Fred Jones

Personal information
- Full name: Frederick John Jones
- Date of birth: 11 February 1898
- Place of birth: Greenwich, London, England
- Date of death: 1990 (aged 91–92)
- Height: 5 ft 7 in (1.70 m)
- Position(s): Inside forward

Senior career*
- Years: Team / Apps / (Gls)
- 1923–1924: Arsenal / 2 / (0)
- 1924: Aberdare Athletic / 12 / (2)
- 1925: Charlton Athletic / 10 / (2)
- 1926: Blackpool / 0 / (0)

= Fred Jones (footballer, born 1898) =

English footballer

Frederick John Jones (11 February 1898 – 1990) was an English footballer who made 24 appearances in the Football League in the 1920s playing as an inside forward for Arsenal, Aberdare Athletic and Charlton Athletic.

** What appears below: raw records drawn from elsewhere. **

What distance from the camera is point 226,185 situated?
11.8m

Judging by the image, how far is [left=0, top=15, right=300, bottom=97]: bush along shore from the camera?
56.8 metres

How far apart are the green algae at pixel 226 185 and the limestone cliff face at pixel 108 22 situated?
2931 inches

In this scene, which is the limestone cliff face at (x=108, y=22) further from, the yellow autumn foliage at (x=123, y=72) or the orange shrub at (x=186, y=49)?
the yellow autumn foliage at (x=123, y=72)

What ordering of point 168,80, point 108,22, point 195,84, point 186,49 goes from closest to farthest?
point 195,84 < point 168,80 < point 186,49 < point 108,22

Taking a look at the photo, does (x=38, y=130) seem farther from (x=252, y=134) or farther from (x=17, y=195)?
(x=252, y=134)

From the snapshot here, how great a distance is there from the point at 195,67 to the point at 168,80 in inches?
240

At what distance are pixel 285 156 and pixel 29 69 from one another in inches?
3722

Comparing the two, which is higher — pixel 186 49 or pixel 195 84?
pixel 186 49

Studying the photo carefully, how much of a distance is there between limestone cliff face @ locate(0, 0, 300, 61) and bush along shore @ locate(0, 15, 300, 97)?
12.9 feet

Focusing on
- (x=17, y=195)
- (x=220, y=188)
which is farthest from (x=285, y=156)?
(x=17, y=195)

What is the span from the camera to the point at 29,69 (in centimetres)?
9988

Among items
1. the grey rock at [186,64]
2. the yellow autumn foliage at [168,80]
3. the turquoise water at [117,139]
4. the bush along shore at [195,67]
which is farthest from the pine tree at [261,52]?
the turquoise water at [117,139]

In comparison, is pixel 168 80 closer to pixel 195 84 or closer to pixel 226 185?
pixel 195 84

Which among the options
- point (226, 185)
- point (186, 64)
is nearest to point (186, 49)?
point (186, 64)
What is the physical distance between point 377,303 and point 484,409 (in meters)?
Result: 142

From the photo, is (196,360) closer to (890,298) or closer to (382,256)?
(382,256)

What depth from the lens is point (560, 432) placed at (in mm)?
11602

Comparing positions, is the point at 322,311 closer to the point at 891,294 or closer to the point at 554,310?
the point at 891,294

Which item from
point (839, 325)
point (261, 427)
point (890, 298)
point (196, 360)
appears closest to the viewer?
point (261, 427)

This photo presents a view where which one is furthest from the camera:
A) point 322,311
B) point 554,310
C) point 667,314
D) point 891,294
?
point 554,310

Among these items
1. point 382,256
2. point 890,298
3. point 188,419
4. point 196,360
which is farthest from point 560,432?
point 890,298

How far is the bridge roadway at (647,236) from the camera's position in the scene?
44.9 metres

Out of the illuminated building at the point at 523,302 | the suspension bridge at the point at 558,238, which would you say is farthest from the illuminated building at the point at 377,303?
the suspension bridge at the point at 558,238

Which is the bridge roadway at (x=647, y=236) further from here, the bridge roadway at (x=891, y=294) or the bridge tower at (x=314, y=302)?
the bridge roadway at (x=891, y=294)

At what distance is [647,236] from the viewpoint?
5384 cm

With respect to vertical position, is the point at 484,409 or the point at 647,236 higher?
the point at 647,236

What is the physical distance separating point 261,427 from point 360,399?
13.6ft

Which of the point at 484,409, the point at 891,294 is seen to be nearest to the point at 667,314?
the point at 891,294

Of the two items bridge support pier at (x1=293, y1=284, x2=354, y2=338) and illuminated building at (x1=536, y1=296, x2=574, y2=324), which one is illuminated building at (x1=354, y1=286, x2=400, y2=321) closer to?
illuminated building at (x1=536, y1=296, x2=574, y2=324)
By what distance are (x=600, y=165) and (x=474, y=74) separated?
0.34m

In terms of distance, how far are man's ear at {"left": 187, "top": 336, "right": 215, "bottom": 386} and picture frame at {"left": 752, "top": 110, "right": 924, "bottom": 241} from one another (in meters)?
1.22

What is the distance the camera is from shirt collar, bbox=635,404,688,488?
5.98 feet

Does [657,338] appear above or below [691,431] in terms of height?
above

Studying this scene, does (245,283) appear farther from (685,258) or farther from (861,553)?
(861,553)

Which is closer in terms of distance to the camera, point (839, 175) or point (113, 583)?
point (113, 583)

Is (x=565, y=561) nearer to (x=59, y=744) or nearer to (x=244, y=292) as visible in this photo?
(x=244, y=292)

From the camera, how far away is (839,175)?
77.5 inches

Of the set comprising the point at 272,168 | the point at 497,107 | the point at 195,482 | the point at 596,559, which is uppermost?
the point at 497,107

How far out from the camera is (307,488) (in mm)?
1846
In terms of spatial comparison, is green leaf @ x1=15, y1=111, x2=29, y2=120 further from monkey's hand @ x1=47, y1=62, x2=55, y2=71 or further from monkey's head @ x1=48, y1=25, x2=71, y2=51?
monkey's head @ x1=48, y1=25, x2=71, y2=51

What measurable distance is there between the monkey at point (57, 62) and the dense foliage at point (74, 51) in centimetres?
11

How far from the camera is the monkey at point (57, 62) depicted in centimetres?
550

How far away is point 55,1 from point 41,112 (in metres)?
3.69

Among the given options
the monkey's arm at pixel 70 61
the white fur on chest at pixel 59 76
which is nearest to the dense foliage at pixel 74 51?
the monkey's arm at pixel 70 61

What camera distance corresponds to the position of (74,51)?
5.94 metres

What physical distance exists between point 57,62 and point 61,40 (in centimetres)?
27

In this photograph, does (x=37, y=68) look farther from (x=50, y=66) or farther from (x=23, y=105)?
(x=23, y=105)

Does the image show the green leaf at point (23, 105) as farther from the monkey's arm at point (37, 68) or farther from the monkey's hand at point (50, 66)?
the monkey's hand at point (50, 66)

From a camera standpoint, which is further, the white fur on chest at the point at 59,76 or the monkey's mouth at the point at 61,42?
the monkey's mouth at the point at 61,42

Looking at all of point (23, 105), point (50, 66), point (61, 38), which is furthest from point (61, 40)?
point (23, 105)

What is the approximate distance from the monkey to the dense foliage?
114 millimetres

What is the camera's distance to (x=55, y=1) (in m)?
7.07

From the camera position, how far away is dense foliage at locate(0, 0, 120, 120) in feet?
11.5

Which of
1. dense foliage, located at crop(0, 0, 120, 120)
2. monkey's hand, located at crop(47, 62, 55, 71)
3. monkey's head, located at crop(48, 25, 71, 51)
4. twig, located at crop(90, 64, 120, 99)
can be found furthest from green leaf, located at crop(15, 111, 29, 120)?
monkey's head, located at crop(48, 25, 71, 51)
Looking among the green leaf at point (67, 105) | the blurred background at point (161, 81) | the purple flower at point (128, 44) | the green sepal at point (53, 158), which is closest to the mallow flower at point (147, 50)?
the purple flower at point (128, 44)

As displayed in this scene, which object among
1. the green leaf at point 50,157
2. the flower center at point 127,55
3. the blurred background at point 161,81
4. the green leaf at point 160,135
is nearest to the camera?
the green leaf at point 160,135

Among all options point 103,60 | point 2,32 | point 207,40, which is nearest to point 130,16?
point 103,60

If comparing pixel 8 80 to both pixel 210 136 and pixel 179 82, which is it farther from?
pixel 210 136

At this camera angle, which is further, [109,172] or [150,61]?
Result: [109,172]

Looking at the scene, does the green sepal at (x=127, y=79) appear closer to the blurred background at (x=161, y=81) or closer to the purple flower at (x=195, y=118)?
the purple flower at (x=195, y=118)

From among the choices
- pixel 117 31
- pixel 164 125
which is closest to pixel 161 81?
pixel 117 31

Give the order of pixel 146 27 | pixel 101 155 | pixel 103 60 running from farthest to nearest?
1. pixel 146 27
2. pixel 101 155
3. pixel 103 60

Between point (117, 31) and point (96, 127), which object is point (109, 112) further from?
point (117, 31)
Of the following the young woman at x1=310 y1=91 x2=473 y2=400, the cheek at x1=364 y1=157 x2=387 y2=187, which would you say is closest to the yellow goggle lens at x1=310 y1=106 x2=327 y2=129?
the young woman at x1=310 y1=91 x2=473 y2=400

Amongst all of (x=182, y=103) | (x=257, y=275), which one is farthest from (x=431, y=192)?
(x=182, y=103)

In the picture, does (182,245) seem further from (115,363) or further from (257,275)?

He was also on the books of Blackpool without playing for them in the League.

An inside forward born in Greenwich, London, Jones was in the Royal Navy and played for the Navy team before being signed by Arsenal in 1923. He spent just one season with the club, mainly as a reserve playing in the London Combination, but managed to make two First Division matches in the 1923–24 season, making his debut in a 4–1 defeat by Burnley at Turf Moor on 28 April 1924.

After leaving Arsenal, he had spells with Aberdare Athletic, Charlton Athletic and Blackpool.